The distinction between these systems is critical, yet confusion often arises. For example, the term "kB" (a power of 10 unit) is frequently used when the intended meaning is actually "KiB" (a power of 2 unit). This discrepancy is evident in various applications, such as the Windows Task Manager and Nvidia's specifications for their GPUs. Example: The GPU I use is the Nvidia RTX 3090, which has 24 GiB of memory, even though Nvidia reports it as having 24 GB. Note: You can verify that by running the command torch.cuda.mem_get_info()[1]
, which returns the total GPU memory for a given device.
To maintain consistency and clarity within this script, I have chosen to use the power of 2 notation (e.g., KiB, MiB, GiB). This choice aims to avoid the common confusion and ensure that the memory units are accurately represented. For a more comprehensive discussion on this topic and the prevalent confusion surrounding these units, you can refer to this article on Wikipedia.
def print_gpu_utilization():
gc.collect()
torch.cuda.empty_cache()
nvmlInit()
handle = nvmlDeviceGetHandleByIndex(0)
info = nvmlDeviceGetMemoryInfo(handle)
print("############################################")

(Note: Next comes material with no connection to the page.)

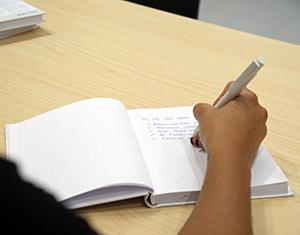 Eine Hand schreibt in ein Werbe-Notizbuch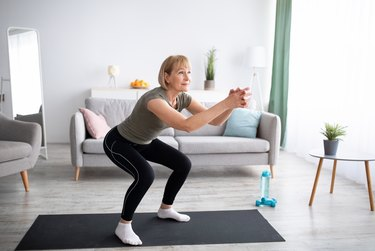 middle-aged woman doing squats on a black yoga mat in living room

print("GPU memory statistics")
print("GPU memory occupied: "+f"{info.used/1024**2:.2f} MiB".rjust(23))
print("Reserved GPU memory by torch: " +
f"{torch.cuda.memory_reserved()/1024**2:.2f} MiB".rjust(14))
print("Allocated GPU memory by torch: " +
f"{torch.cuda.memory_allocated()/1024**2:.2f} MiB".rjust(13))
print("############################################\n")
Let's have a look on the GPU summary before we start using pytorch:
print_gpu_utilization()
############################################ GPU memory statistics GPU memory occupied: 895.04 MiB Reserved GPU memory by torch: 0.00 MiB Allocated GPU memory by torch: 0.00 MiB ############################################
We see that there is already some GPU memory occupied before using pytorch at all. This is due to GPU drivers and some other background processes. Let's store that default GPU occupation to the variable default_gpu_occupation
to be able to distinguish it later from the GPU memory occupied by pytorch:
nvmlInit()
handle = nvmlDeviceGetHandleByIndex(0)
info = nvmlDeviceGetMemoryInfo(handle)
default_gpu_occupation = info.used
When using pytorch the first time, additional ~300 MiB of GPU memory will be occupied. This is due to the CUDA context, that contains the driver, CUDA kernels etc. See here for a more detailed discussion. Let's add this occupied memory to default_gpu_occupation
too:
default_gpu_occupation += 300 * 1024**2
Theoretical considerations¶
Next, we will estimate the total GPU memory consumption when fine-tuning a BERT-large model. In general, there are three main drivers that occupy memory during fine-tuning:
- The model weights
- The feed-forward tensors, which are needed for future gradient calculations
- The gradients of the model weights
We will estimate the GPU memory of all these three components.
However, we start by defining the two main parameters that control the final GPU memory consumption, e.g. the batch size and and the maximum sequence length. Additionally, we load the BERT model:
# Define main parameters for this script
batch_size = 4
seq_len = 512
mdl = AutoModelForSequenceClassification.from_pretrained("bert-large-uncased")
Some weights of BertForSequenceClassification were not initialized from the model checkpoint at bert-large-uncased and are newly initialized: ['classifier.bias', 'classifier.weight'] You should probably TRAIN this model on a down-stream task to be able to use it for predictions and inference.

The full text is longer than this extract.